=== Your assignment ===
From the restoration blog passage, list each peculiarity of the microcode that the author describes in the opening paragraph.

=== Source passage ===
------------------------------------------------

I've studied the microcode and it is very bizarre. (You can see the source here.) Instructions are in random order in the PROM, what an instruction does depends on what task is running, branches happen when a device board flips address bits on the bus, and some bits in the PROM are inverted for no good reason (probably to save an inverter chip somewhere). So looking at the microcode can be mind-bending. But hopefully with the logic analyzer we can narrow the problem down. We can also use the Living Computer Museum's simulator to cross-check against what microcode should be running.

For updates on the restoration, follow kenshirriff on Twitter.

5 comments:

Dave said...

Hi Ken,

Several things come to mind here:

1. I see socketed chips here and weep. I think of everytime I see a socketed chip and the issues that it caused. I also think of how the chassis was sitting in some corner of some warehouse collecting dust and being exposed to changes of temperature and humidity. I'm thinking of dissimilar metals making contact. And I'm thinking of thousands of connections...

2. Wire Wrapped Backplane. I'm wondering about the insulation of the 30 gauge wire. Sitting in that warehouse for years. I'd look for discoloration of the metal where it comes in contact with the posts. The NASA spec on wire wrapping called for 'modified gas tight' wraps. Truth of the matter was the tension of the wrap caused the wire to bite into the corners of the posts for the connection. Over the years, you wonder how well something like that holds up. The wire BTW, contains two levels of insulation. The base being the colored layer. The outer layer being clear. Im wondering if the insulation properties have deteriorated and become brittle. The problem here will be at places where the wire routes around a third party post and can rub against the post. Looking at your Oscope photo, I saw the 'overshoot' and ringing that was so characteristic of signals on a wire wrapped backplane. Some things you don't forget. ;D

3. On bootup: Do you have the means to manually step through the micro code. Also, you can monitor just how it progresses through the micro code listing step by step. Yes, it's tedious but you gain great insight in just how clever the code actually was. If the design was based on an ALU chip you see that the instructions could be 'pipelined'. That is, several instructions are being executed at once. Knowing that fact - explains why the next two instructions may have been executed before before the 'branch' took place in a listing.

After working on a project like this, you really can appreciate how interesting it was to develop micro code around the architecture of the chips.

Best,

@riverkey2640

Unknown said...

I think socketed chips are sort of a tradeoff, especially on early gear. The chips themselves were expensive and likely had a higher failure rate than comparable modern parts, so you didn't want to be constantly desoldering and resoldering chips (or unwinding and rewinding wirewrap connections) and running the risk of wrecking something else.

Nathan said...

I remember that satisfying "crunch" of re-seating chips that worked their way a little bit out of each IC socket. Better than a roll of bubble wrap.

------------------------------------------------

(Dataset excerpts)

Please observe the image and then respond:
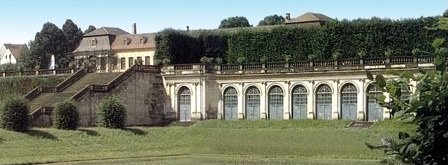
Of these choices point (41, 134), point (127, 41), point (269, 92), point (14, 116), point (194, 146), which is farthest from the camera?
point (127, 41)

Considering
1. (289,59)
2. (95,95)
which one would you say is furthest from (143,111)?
(289,59)

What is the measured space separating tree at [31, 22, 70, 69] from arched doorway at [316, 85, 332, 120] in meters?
51.7

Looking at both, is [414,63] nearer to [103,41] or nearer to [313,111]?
[313,111]

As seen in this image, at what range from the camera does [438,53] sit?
444 centimetres

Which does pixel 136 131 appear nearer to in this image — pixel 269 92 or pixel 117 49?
pixel 269 92

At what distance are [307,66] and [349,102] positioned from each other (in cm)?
410

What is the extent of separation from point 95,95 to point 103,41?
1263 inches

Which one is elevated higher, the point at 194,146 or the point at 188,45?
the point at 188,45

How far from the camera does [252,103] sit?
183ft

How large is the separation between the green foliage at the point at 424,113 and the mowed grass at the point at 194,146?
87.0ft

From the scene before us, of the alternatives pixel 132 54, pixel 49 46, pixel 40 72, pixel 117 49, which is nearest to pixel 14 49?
pixel 49 46

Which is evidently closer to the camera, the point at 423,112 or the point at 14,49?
the point at 423,112

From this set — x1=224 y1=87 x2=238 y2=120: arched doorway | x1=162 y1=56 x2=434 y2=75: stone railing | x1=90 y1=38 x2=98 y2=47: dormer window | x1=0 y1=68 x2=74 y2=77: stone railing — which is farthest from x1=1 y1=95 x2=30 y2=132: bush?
x1=90 y1=38 x2=98 y2=47: dormer window

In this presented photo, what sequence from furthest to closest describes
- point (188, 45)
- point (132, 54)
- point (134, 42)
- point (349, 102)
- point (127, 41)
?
point (127, 41)
point (134, 42)
point (132, 54)
point (188, 45)
point (349, 102)
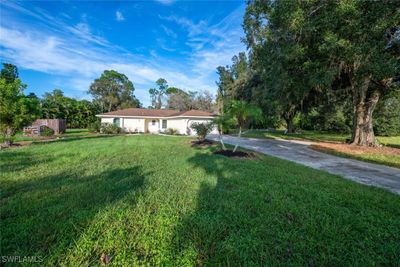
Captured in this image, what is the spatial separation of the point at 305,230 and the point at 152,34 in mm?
16992

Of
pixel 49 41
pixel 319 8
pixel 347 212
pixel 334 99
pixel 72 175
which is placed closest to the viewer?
pixel 347 212

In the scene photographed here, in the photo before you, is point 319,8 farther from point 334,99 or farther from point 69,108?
point 69,108

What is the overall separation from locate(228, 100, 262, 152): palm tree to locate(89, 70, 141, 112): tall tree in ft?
137

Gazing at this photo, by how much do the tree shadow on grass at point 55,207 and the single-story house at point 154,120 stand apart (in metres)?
17.7

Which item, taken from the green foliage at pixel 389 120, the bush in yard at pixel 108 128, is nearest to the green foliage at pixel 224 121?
the bush in yard at pixel 108 128

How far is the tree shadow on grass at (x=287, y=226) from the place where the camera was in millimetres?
2246

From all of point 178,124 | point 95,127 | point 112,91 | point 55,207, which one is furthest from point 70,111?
point 55,207

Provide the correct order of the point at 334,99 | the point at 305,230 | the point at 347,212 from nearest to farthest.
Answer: the point at 305,230 < the point at 347,212 < the point at 334,99

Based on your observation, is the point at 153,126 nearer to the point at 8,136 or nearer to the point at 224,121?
the point at 8,136

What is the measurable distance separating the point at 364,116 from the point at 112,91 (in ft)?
156

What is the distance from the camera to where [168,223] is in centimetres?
288

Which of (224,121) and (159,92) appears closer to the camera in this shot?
(224,121)

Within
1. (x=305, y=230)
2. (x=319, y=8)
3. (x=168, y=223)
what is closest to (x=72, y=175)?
(x=168, y=223)

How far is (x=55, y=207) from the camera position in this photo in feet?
10.8
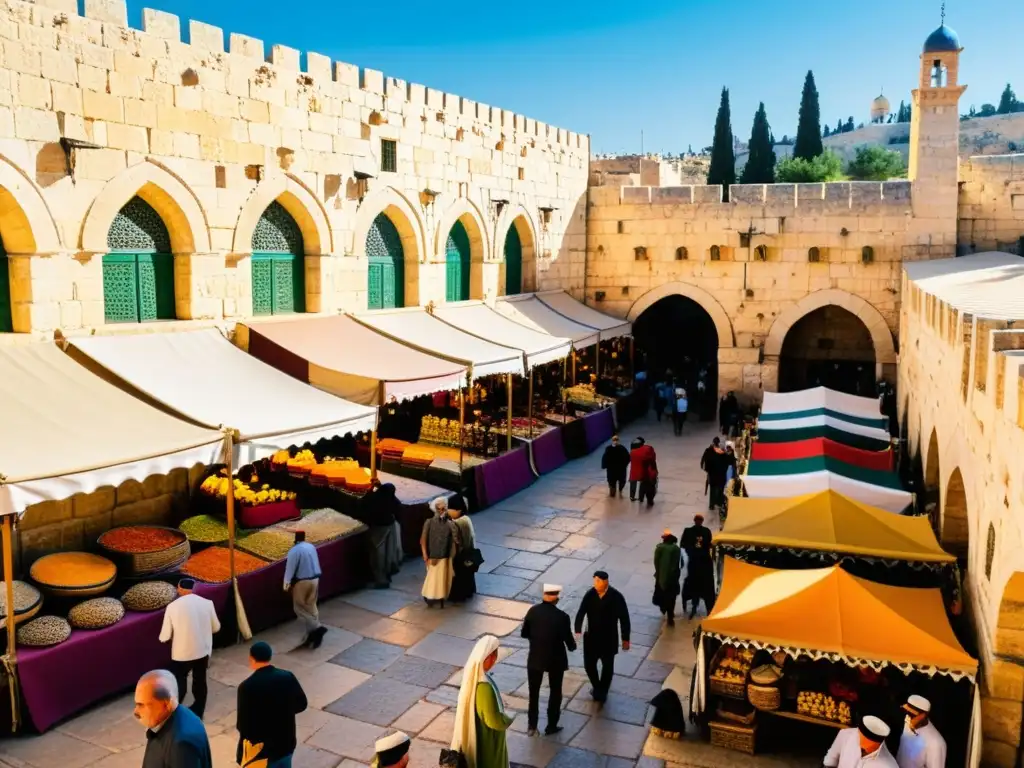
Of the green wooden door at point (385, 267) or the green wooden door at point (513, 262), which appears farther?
the green wooden door at point (513, 262)

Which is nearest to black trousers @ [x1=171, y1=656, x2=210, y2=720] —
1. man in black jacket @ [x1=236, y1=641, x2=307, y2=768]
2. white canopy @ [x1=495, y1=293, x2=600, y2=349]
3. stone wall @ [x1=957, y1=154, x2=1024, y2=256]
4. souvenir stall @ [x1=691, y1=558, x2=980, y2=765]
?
man in black jacket @ [x1=236, y1=641, x2=307, y2=768]

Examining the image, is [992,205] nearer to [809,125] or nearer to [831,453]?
[831,453]

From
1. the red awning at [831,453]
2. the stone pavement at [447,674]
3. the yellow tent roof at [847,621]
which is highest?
the red awning at [831,453]

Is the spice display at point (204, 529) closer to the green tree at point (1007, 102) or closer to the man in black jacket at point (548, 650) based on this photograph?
the man in black jacket at point (548, 650)

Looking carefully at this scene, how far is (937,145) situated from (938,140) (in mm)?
92

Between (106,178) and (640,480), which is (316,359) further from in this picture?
(640,480)

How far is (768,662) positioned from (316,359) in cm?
587

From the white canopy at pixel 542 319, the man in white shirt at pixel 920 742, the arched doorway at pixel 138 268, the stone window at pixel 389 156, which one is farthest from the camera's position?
the white canopy at pixel 542 319

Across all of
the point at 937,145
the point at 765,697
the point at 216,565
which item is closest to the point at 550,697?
the point at 765,697

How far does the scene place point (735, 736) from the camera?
6.15 metres

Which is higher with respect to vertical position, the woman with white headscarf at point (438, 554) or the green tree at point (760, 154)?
the green tree at point (760, 154)

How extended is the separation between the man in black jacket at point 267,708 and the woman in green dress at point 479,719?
0.92 m

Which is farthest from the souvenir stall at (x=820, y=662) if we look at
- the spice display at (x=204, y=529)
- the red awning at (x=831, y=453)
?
the spice display at (x=204, y=529)

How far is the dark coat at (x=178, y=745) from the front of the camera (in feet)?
12.4
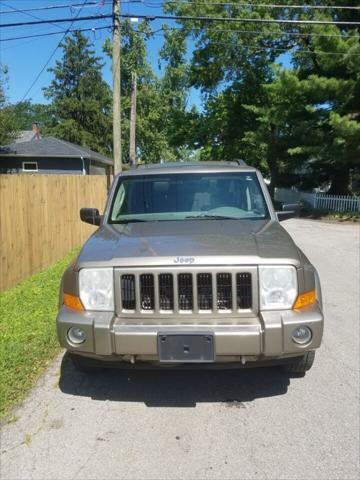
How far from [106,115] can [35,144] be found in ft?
93.2

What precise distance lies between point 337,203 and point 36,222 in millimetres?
16493

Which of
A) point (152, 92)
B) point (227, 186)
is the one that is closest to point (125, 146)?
point (152, 92)

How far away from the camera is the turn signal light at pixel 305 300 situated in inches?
126

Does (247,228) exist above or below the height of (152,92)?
below

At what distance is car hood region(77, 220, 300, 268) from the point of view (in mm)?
3156

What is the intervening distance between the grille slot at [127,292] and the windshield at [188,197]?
1.27m

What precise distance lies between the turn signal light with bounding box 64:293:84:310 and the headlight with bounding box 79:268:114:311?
32 millimetres

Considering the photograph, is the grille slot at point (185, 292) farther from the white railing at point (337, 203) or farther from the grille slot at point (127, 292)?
the white railing at point (337, 203)

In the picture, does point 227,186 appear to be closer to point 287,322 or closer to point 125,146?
point 287,322

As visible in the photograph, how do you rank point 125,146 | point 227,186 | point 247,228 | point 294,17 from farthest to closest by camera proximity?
1. point 125,146
2. point 294,17
3. point 227,186
4. point 247,228

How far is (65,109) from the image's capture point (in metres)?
55.2

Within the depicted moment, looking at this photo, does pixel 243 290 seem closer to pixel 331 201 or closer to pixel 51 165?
pixel 331 201

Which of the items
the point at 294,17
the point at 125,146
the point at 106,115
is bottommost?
the point at 125,146

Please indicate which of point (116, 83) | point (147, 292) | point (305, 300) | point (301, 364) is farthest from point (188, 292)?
point (116, 83)
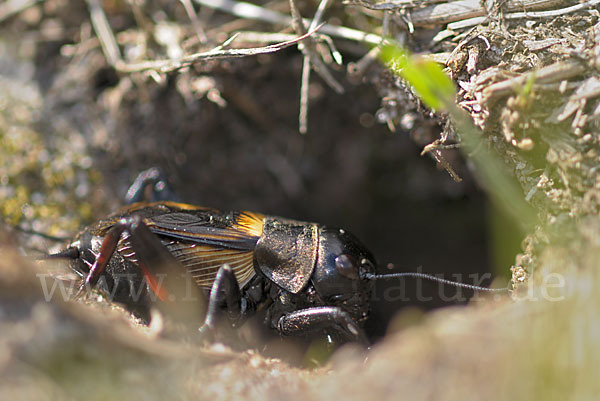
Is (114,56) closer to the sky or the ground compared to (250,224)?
closer to the sky

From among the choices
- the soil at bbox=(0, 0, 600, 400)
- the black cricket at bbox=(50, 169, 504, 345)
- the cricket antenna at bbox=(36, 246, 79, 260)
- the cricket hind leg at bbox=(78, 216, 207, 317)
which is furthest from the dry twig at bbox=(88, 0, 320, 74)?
the cricket antenna at bbox=(36, 246, 79, 260)

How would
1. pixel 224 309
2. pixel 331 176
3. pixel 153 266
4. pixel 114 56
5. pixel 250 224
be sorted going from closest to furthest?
1. pixel 153 266
2. pixel 224 309
3. pixel 250 224
4. pixel 114 56
5. pixel 331 176

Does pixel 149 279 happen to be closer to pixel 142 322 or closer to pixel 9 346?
pixel 142 322

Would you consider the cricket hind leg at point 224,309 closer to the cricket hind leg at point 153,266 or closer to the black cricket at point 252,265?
the black cricket at point 252,265

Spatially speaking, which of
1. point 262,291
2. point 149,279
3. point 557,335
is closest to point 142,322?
point 149,279

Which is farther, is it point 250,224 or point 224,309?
point 250,224

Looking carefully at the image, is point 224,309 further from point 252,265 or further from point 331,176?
point 331,176

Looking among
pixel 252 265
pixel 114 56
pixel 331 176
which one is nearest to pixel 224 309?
pixel 252 265

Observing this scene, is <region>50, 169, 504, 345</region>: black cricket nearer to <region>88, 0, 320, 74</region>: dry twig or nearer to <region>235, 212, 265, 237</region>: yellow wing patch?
<region>235, 212, 265, 237</region>: yellow wing patch
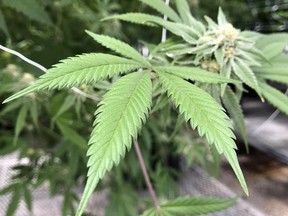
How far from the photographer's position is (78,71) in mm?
285

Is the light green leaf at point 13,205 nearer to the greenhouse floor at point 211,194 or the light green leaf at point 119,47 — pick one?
the greenhouse floor at point 211,194

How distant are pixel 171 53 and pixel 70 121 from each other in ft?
0.92

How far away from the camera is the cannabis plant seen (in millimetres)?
243

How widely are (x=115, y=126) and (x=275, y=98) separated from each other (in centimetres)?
24

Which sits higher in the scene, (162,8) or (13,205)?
(162,8)

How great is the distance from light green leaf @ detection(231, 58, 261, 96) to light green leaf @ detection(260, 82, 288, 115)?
0.04 meters

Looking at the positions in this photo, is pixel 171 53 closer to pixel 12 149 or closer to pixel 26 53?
pixel 26 53

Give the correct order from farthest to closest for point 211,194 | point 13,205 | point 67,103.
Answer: point 211,194 → point 13,205 → point 67,103

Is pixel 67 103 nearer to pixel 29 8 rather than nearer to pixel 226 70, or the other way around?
pixel 29 8

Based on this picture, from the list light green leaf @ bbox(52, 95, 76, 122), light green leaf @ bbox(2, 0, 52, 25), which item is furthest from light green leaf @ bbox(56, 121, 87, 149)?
light green leaf @ bbox(2, 0, 52, 25)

------------------------------------------------

=== Task result ===
- Instructions are in random order in the PROM.
- What an instruction does depends on what task is running.
- Branches happen when a device board flips address bits on the bus.
- Some bits in the PROM are inverted for no good reason.